Политолог Екатерина Шульман приехала в Екатеринбург, чтобы выступить в Ельцин Центре в рамках программы «Мир после пандемии». It’s My City поговорил с ней о главных екатеринбургских политических и общественных темах — борьбе за возврат прямых выборов мэра и конфликтах вокруг Уральской недели гордости (18+).
«То, что сделали в Екатеринбурге, — это важный прецедент»
— Самый главный общественно-политический сюжет для Екатеринбурга сегодня — это возвращение прямых выборов мэра. На прошлой неделе активисты передали 13 тыс. подписей в Законодательное собрание, теперь подписи должны проверить, а потом депутаты рассмотрят законопроект. Как вам кажется, есть ли хоть небольшой шанс на принятие такого законопроекта сегодня, учитывая, что большинство в Заксобрании у «Единой России»?
— Я внимательно слежу за сюжетом с прямыми выборами мэров, их отменой и попытками их возвращения. Это важный общественно-политический процесс. Отмена прямых выборов мэров — самая вредная из политических реформ последних двух десятилетий. Она нанесла серьезный удар по русской политической культуре, которая только начала нарастать. Эта культура возникает именно в ходе регулярных «тренировок» — выборов – и в результате осознания ответственности за свой выбор. Без этого развитие останавливается.
За последние полтора десятилетия Россия стала еще более «городской» страной. Концентрация людей в городах увеличивается. То, что города лишены самоуправления, лишает граждан их прав. Собственно, по этой причине они перестают быть гражданами.
Хотя такой выбор перед нами не стоит, но, если бы приходилось выбирать, то уж лучше не иметь прямых выборов президента, однако самим выбирать себе губернаторов и мэров. Вместо этого мы имеем раз в пять лет комедию «всенародных выборов президента», а в промежутках нами управляют назначенцы, у которых с нами совершенно разные цели. Они, может, тут и жить-то не собираются, а рассматривают этот пост как транзитный пункт.
По этим причинам я слежу за тем, что у вас происходит. Екатеринбург — флагман борьбы за возвращение прямых выборов мэров. Свердловская область — политически активный регион, здесь развитая политическая культура, что многократно подтверждается практикой.
Попытки вернуть прямые выборы мэра Екатеринбурга предпринимались и ранее, но не прошли через Заксобрание. De jure нет препятствий, чтобы и сейчас отвергнуть инициативу, предложенную гражданами. Но больше 13 тыс. подписей — это серьезно. Это отражение общественной поддержки. Если просто без разговоров, без объяснений пренебречь ею, это может вызвать реакцию. Как умеют реагировать жители Екатеринбурга, вся страна уже видела.
— Вы про протесты?
— Конечно. Ваше мнение будет учитываться, только если от его «неучитывания» могут наступить последствия. Просто так выкинуть в корзину 13 тыс. подписей ваши законодатели будут опасаться.

■ Фрагмент набора данных

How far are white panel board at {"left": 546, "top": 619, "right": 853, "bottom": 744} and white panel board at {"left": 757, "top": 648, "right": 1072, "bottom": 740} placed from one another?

■ Ваше задание
Допишите следующую часть интервью о возвращении прямых выборов мэра Екатеринбурга, начав сразу после его последней фразы.

■ Ответ на задание
Задача регионального политического менеджмента — не стать поставщиком плохих новостей для федерального центра. Если в регионе начинается протестная активность, это, как принято нынче выражаться, «минус в карму» губернатора. Некоторые губернаторы, те, что попримитивнее, думают, что лучший выход — «задавить все в зародыше». Но не все зародыши душатся. Некоторые, как Геркулес в колыбели, сами душат всех змей, которых к ним посылают. Даже в авторитарной Башкирии вроде и попытались в зародыше задушить экологический протест, а сейчас чуть ли не главу республики снимают из-за него.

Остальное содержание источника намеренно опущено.